Zurich Insurance, Switzerland’s largest insurer has been shocked and shaken by the suicide of their former CEO, Martin Senn. It comes less than three years after their Chief Financial Officer, Pierre Wauthier, also committed suicide.
Martin, who was 59, was the company’s Chief Executive Officer between 2010 and 2015; he resigned in December last year after a takeover bid for British insurer RSA that failed, and a series of profit warnings.
Mr. Senn’s family informed the insurer of his death, and they have remembered him as commendable, well liked and valued.
Mr. Wauthier’s and Mr. Senn’s deaths had prompted an enquiry into how much pressure is being placed on employees at companies such as Zurich Insurance, but family members have been critical of whether anything has been done to improve company morale.
Going back to Mr. Wauthier’s death, he actually named then-chairman Josef Ackermann in his suicide note and blamed his death on his demoralisation with the aggressive route the insurer was taking and his inability to “switch off” at the end of the workday.

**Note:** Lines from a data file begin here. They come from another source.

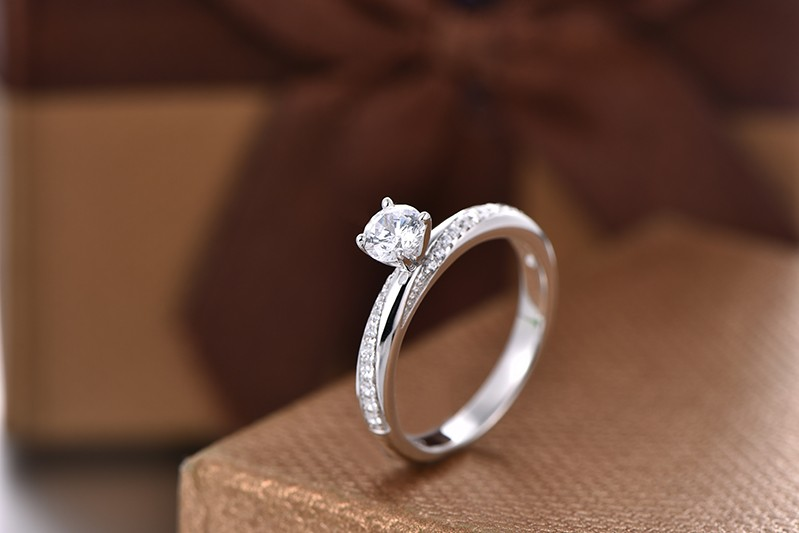 simulated diamond solitaire ring with white gold plated  DL94320A (4)
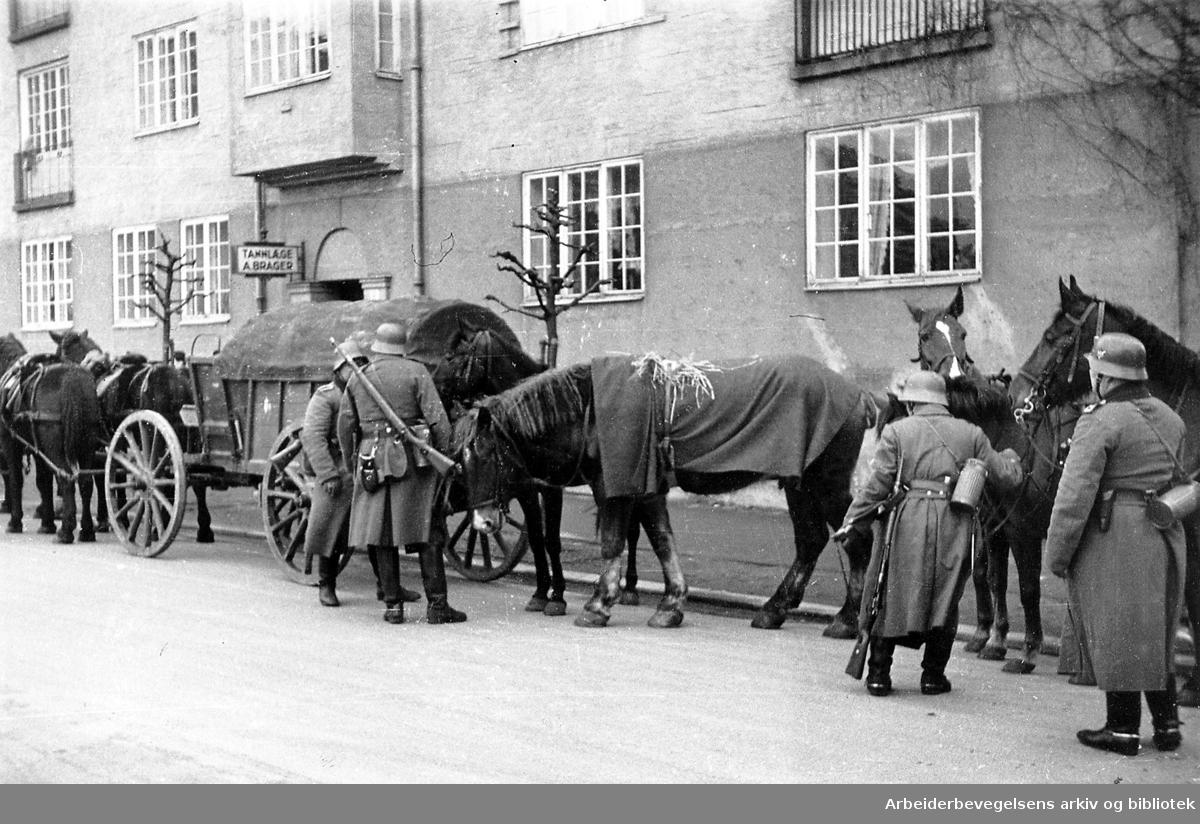 Troppekolonner i Kirkeveien, .1940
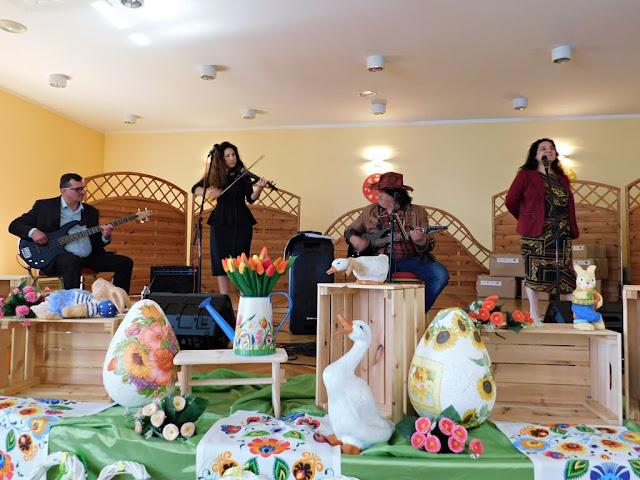 zespół muzyczny, wielkie jaja wielkanocne, Koło Gospodyń Wiejskich w Nowym Kramsku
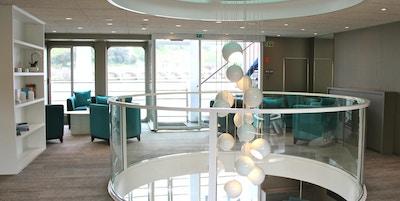 Snygg lobby. Foto.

The business community in Switzerland has been rocked by both men’s deaths, especially given the fact that there has been a string of similar suicides in the past few years. In total, five executives from some of Switzerland’s biggest companies have taken their own lives in the past eight years. With the passing of Mr. Senn, a disturbing pattern is beginning to emerge.
With finance and insurance professions throughout the world being notoriously high-stress, one must ask if what’s happening in Europe could occur in other key markets as well.
In the United Kingdom, the British Journal of Psychiatry published a report in 2014 that showed the recent financial crisis was a factor in at least 10,000 suicides.
What’s more, experts from the University of Oxford and London School of Hygiene and Tropical Medicine noted suicides across Europe increased by 6.5% between 2007 and 2009, at the height of the crash. This number remained higher than average all the way until 2011.